Nineteen-year-old Conner Prout stood before roughly 60 people at a meeting of the Caucus of African-American Leaders on Tuesday and apologized for his role in a stunt that sent Crofton Middle School students running to the guidance counselor's office in tears, the Capital reports .
"I would like to publicly apologize to all those that were offended by the noose that we hung back in May," Prout said.
Prout was one of two men charged; His co-defendant, John Havermann, is scheduled to go to trial on a hate crime charge on Oct. 19.
This apology was required as part of a plea agreement in which Prout was sentenced to 18 months of probation and 120 hours of community service, which includes working with civil rights organizations to learn the history of the noose.
It was Prout and his father who came up with the idea of reaching out to the National Association for the Advancement of Colored People after he was charged, Prout's attorney, Richard Trunnell, told The Associated Press on Tuesday.
"Conner has always expressed that the noose was not racial, but by the time the police showed up he was very cooperative and understood what he'd done," Trunnell said. He said he initially counseled Prout not to attend the public meeting, but the young man insisted. "Conner said, 'I want to do this.' He was adamant."
Carl Snowden, the convener of the caucus, said a public apology is a crucial step in raising awareness and building understanding in society, which is becoming more and more divisive.

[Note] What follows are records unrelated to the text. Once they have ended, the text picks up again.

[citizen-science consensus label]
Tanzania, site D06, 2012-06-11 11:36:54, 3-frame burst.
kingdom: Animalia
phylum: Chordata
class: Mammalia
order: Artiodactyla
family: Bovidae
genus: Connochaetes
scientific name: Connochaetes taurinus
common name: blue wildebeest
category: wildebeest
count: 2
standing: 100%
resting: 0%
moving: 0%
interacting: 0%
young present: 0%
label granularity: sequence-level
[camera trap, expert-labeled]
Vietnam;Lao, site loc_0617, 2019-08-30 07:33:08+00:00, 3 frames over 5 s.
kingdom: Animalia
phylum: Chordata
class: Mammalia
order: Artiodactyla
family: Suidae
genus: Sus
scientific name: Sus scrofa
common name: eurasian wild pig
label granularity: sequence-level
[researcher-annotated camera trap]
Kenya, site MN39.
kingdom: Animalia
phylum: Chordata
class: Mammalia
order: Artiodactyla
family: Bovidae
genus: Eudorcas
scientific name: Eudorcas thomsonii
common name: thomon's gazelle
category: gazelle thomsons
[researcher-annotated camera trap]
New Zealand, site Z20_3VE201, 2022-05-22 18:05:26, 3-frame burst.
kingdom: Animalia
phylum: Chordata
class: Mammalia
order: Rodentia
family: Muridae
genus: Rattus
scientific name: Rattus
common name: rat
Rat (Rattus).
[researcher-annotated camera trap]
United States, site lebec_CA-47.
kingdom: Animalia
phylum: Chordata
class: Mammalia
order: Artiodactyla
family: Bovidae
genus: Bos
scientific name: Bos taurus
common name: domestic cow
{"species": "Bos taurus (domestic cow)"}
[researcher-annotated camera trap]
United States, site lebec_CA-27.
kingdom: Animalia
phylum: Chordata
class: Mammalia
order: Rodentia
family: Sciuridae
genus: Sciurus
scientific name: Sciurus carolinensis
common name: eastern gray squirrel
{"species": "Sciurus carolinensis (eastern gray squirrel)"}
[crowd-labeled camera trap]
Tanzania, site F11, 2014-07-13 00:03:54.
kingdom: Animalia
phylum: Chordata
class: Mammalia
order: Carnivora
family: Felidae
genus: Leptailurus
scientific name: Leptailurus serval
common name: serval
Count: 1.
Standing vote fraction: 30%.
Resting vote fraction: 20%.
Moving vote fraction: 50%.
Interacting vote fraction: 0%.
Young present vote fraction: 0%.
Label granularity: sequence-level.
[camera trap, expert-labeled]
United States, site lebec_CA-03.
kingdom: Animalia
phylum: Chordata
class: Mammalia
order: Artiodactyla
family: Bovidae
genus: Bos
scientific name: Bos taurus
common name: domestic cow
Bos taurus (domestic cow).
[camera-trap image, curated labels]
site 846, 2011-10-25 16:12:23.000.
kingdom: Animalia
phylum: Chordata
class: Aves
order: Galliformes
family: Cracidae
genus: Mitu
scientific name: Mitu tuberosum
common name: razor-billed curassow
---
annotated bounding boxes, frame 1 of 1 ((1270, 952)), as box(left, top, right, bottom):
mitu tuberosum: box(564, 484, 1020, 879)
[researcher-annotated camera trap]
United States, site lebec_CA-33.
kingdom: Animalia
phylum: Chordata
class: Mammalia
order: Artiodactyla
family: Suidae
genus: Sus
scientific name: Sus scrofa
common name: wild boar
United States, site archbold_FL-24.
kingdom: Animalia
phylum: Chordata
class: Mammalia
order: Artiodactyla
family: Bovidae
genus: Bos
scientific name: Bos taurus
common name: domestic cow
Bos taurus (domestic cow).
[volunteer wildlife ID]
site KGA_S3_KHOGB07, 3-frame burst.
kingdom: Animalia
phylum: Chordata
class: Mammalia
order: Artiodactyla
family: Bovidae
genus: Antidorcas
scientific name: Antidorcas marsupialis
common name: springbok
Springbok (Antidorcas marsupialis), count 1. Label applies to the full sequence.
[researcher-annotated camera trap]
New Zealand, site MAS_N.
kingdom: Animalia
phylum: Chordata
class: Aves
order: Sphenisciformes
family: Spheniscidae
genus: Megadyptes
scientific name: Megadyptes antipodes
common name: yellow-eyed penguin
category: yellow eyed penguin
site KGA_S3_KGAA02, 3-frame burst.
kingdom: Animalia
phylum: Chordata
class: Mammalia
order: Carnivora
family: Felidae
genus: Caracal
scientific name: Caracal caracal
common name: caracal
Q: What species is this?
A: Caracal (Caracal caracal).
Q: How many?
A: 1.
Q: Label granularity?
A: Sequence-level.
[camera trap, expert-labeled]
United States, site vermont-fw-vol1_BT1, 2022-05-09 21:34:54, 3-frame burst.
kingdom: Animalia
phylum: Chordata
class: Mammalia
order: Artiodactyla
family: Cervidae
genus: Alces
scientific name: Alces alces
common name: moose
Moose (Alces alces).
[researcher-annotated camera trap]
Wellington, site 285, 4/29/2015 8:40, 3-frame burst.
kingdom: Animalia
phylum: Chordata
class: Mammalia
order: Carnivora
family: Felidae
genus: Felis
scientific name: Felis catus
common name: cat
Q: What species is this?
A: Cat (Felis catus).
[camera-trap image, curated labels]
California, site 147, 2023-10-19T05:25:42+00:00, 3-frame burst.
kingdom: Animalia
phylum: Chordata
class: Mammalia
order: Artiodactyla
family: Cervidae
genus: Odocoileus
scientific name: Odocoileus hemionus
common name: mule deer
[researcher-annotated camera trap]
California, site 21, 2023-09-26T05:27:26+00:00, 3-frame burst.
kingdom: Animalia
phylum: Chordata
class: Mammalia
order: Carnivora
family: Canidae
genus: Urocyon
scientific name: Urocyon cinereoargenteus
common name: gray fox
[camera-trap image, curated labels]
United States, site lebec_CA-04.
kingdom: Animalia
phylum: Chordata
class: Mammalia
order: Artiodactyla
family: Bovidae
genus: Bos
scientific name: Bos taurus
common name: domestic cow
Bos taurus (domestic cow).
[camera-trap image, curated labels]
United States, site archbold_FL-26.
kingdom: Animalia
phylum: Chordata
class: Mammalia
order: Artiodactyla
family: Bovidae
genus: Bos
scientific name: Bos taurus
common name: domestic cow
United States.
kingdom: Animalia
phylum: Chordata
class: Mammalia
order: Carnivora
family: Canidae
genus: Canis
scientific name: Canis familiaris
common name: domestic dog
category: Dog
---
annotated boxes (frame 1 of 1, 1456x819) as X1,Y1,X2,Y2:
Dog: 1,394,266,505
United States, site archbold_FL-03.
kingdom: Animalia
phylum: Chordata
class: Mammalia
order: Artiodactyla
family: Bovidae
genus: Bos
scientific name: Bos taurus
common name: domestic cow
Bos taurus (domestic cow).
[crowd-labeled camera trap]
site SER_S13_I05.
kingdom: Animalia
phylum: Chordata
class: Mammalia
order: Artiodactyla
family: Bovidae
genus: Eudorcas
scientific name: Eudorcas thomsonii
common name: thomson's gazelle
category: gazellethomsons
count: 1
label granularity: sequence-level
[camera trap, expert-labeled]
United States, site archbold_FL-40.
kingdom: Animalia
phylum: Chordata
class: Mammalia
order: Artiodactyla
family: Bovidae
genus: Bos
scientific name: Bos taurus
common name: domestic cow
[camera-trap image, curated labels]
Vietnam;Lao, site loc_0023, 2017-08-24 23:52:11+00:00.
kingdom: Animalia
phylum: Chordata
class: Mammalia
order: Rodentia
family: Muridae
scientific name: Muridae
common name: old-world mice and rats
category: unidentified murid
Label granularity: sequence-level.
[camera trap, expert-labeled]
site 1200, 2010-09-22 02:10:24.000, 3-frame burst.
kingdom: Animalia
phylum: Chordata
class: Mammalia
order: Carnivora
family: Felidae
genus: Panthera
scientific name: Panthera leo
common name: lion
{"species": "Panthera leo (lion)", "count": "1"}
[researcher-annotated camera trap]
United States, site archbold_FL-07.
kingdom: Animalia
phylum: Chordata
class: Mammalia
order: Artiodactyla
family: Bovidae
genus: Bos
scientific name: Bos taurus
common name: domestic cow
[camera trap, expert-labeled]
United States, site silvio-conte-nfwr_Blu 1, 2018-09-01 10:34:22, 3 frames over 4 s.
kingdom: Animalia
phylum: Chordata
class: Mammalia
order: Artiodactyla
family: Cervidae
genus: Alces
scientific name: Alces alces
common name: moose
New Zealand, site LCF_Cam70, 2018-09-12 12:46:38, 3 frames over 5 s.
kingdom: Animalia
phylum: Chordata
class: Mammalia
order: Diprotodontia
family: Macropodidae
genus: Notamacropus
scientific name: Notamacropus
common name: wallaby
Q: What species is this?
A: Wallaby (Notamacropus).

"There's a mythology that the problem is with an older generation, racists of a bygone era. But in Virginia, the vast majority of the Klansmen were young people," Snowden observed.
"In South Carolina, Dylann Roof was 21 years old. Because of the internet and the sophistication of white supremacist groups, the danger lies with the youth. We think it's important for Conner to come forward to express his apology, but also to talk about what he'll do to ensure that other people don't go down this path."
Anne Arundel County State's Attorney Wes Adams said requiring strong community service, supervised by the NAACP, as well as a public apology makes sense, given the impact of the crime on the community.
"The nature of what Mr. Prout pled guilty to is divisive on its face, and my responsibility to my community is to make sure that there's a sentence that has accountability, has some portion of rehabilitation and, in this particular instance, can maybe repair something that was fractured," Adams said. "We tried to fashion a sentence that would approach all three."